Dupont de Ligonnès : "Je n'ai jamais vu un tel emballement autour d'une affaire", se souvient l'ancienne procureure de Nantes

Brigitte Lamy au tribunal de Nantes (Loire-Atlantique), le 26 janvier 2016, alors qu\'elle était procureure de la République.
Brigitte Lamy au tribunal de Nantes (Loire-Atlantique), le 26 janvier 2016, alors qu'elle était procureure de la République. (LOIC VENANCE / AFP)

"C'est le procureur qui maîtrise la communication judiciaire", rappelle Brigitte Lamy après l'erreur sur l'arrestation supposée de l'homme le plus recherché de France. 

La révélation et l'emballement, avant le coup de massue. Après la méprise sur l'arrestation supposée de Xavier Dupont de Ligonnès, plusieurs voix ont dénoncé un empressement généralisé ayant permis cette bévue. Il faut dire que l'affaire suscite des passions populaires presque irrationnelles. Ancienne procureure de Nantes, la magistrate Brigitte Lamy, en charge de l'enquête pendant quatre ans, évoque des sollicitations médiatiques incessantes dans ce dossier.

Franceinfo : En quoi le dossier Xavier Dupont de Ligonnès est-il atypique ?

Brigitte Lamy : Je n'ai jamais vu un tel emballement autour d'une affaire, avec beaucoup d'informations qui circulent ici ou là, sans être nécessairement reprises dans les médias. Jusqu'à présent, ceux-ci avaient simplement évoqué des pistes à trois ou quatre occasions, par exemple dans le cas d'une apparition supposée dans un restaurant à Dieppe ou d'une éventuelle hospitalisation dans le centre de la France. Mais à la différence de ce week-end, les informations n'avaient jamais été présentées de manière affirmative. Quand j'étais en charge du dossier, entre 2012 et 2016, je ne peux pas dire qu'il y ait eu de grands ratés journalistiques sur cette affaire.

Comment se traduisait l'engouement autour de cette affaire ?

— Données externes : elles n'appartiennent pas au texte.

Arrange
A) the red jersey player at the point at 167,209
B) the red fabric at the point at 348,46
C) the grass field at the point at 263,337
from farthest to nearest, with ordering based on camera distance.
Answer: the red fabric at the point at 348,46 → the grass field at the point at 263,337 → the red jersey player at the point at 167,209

J'avais énormément d'appels à gérer. Je me suis toujours refusée à faire des communications à chaud. Malgré le peu d'informations dont je disposais, certains journalistes insistaient toutefois pour obtenir un point-presse ou des déclarations télévisées. Le plus compliqué était d'y résister. J'ai donc répondu à des centaines de demandes tout en refusant de faire des déclarations en l'absence d'éléments. J'avais même des appels le week-end quand il ne se passait rien. J'ai dû changer de numéro de téléphone en raison de cette affaire !

Qu'est-ce qui aurait dû inciter à la prudence dans le dernier signalement ?

Même les voisins de l'homme interpellé leur disaient de faire attention. Cela aurait dû calmer les ardeurs de la presse, car c'est quand même un élément important. Par ailleurs, je rappelle que c'est le procureur qui maîtrise la communication judiciaire, comme le prévoit l'article 11 du Code de procédure pénale. Il doit être entendu, ce qui n'a pas été le cas ce week-end. A partir du moment où le procureur disait de faire attention [Dans la nuit de vendredi à samedi, passé minuit, Pierre Sennès, le procureur de la République de Nantes, a appelé à faire preuve de "prudence" après la publication des articles relatant l'arrestation de Xavier Dupont de Ligonnès], il aurait fallu privilégier la prudence.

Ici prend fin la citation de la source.